US Citizens: Couldn't find a readily available reliable source, so I'll use residents instead. Should be close enough for this math though I'd imagine this would be more likely a citizen program rather than a resident program.

US Residents: ~325 million

Federal Tax Revenue 2016 - ~3.27 trillion

Federal Tax Revenue - ~272 billion / month

Federal Tax Revenue - ~$850 / resident / month

What if we didn't give it to minors?

US residents over 18 - ~247 million

Federal Tax Revenue - ~$1100 / resident-over-18 / month

That's if we spent it all on UBI, no debt service, no federal employees, no military, no infrastructure spending, no social security, no pensions (even for federal employees who earned them and are legally and morally entitled to them), etc.

1 comments

Well, we're imagining a world where robots have made us vastly richer. (Self-driving cars! 100% automated factories!) Stark increases in inequality will also mean that more of the US' total income is given to the highest earners, i.e. those with the highest tax brackets.
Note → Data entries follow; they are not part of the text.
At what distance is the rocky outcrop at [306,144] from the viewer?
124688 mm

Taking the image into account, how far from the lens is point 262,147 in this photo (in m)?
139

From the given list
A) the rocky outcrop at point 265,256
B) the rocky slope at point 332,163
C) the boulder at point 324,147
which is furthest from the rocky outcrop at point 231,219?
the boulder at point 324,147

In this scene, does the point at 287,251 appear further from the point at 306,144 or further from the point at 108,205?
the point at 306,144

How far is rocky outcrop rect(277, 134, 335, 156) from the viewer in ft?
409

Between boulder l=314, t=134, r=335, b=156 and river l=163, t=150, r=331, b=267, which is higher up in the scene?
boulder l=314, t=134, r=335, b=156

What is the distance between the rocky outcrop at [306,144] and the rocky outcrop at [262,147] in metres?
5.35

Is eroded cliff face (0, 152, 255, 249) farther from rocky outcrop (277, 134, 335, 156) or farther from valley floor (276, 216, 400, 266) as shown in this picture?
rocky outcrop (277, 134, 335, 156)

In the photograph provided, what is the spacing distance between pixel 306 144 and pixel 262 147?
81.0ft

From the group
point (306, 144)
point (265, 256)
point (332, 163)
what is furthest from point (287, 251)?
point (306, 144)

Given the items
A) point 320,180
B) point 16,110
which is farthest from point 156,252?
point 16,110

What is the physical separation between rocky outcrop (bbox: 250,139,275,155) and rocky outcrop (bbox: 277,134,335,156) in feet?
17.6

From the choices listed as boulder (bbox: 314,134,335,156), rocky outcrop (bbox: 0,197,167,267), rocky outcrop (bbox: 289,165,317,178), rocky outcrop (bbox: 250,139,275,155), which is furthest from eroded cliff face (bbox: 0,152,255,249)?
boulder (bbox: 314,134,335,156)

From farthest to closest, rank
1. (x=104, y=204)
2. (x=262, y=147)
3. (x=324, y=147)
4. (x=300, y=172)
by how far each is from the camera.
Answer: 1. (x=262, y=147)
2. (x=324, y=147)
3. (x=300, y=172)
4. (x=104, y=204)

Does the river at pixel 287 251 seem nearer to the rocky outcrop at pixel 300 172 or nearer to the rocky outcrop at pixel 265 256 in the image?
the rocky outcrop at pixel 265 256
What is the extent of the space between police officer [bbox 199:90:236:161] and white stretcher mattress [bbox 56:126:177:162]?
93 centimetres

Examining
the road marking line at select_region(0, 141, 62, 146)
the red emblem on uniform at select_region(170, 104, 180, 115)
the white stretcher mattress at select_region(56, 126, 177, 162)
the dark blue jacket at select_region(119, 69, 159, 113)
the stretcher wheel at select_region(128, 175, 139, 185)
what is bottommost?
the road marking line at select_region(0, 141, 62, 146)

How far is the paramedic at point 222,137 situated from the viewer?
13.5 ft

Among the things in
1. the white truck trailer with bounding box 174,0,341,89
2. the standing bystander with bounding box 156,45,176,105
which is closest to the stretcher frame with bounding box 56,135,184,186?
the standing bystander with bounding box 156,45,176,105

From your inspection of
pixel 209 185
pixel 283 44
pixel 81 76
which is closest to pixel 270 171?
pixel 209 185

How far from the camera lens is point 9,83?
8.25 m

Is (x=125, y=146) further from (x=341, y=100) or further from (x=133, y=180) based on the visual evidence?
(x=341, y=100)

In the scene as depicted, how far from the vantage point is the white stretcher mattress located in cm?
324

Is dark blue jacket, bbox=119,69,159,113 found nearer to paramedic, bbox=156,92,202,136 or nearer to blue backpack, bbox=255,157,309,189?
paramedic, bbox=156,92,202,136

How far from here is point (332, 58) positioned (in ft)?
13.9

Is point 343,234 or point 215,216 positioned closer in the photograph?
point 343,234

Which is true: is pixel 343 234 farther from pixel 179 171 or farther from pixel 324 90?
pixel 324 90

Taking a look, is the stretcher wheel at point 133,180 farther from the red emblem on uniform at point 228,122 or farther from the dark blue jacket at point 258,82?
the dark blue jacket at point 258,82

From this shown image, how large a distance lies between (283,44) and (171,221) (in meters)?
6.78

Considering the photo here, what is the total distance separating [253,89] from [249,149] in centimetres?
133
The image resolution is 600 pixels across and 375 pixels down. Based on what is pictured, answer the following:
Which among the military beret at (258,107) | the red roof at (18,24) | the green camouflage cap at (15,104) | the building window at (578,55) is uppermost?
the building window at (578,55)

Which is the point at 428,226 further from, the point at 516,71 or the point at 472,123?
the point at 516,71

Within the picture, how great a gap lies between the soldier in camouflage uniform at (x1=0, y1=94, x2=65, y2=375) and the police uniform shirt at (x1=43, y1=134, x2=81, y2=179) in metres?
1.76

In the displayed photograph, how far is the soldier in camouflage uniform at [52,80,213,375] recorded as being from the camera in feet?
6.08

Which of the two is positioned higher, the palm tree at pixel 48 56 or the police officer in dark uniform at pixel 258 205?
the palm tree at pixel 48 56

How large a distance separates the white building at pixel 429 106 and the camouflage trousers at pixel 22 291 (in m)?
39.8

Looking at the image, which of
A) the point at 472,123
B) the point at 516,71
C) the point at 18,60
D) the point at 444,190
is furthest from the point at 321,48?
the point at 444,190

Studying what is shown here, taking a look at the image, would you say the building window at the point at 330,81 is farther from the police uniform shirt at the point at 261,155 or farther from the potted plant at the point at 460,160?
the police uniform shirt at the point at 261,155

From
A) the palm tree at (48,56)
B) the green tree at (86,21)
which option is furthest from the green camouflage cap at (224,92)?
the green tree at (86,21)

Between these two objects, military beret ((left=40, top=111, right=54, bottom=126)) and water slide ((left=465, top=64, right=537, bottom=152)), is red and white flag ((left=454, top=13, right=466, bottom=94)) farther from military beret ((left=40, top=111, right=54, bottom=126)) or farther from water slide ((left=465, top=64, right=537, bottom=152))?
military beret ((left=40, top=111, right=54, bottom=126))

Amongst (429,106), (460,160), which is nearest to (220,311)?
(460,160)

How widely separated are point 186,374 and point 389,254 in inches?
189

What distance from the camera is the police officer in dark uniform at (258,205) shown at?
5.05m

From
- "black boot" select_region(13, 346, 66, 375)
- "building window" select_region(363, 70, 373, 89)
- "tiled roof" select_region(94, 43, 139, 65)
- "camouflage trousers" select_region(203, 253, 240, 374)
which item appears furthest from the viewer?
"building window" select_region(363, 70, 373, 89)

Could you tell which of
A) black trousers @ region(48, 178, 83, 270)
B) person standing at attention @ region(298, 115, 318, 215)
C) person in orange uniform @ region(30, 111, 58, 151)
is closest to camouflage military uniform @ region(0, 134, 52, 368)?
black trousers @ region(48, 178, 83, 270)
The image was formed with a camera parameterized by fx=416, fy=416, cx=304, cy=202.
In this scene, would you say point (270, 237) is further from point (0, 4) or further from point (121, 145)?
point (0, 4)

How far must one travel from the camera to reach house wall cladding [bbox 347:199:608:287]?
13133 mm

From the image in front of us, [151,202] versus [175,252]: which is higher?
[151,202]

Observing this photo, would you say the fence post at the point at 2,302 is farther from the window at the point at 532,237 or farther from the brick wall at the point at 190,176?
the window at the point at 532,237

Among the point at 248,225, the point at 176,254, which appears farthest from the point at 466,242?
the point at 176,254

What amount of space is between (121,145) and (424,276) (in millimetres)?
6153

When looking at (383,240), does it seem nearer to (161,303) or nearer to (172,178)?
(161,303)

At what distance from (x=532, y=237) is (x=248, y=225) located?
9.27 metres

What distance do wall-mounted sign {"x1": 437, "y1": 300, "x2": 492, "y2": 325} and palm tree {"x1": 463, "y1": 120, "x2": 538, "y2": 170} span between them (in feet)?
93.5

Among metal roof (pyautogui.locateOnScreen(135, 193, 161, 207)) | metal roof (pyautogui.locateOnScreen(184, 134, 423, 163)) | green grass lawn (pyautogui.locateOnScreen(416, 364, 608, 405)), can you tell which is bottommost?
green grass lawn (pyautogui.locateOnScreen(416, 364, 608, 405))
So we'd collect quite a lot more in taxes even if we left current rates completely unchanged.

If robots don't end up making society incredibly wealthy and more unequal then there's no point in UBI to begin with. So it doesn't make sense to simply look at current figures.

Agreed that current figures don't tell the whole story, but it's at least as unwise to not consider the current figures to get a sense of order-of-magnitude.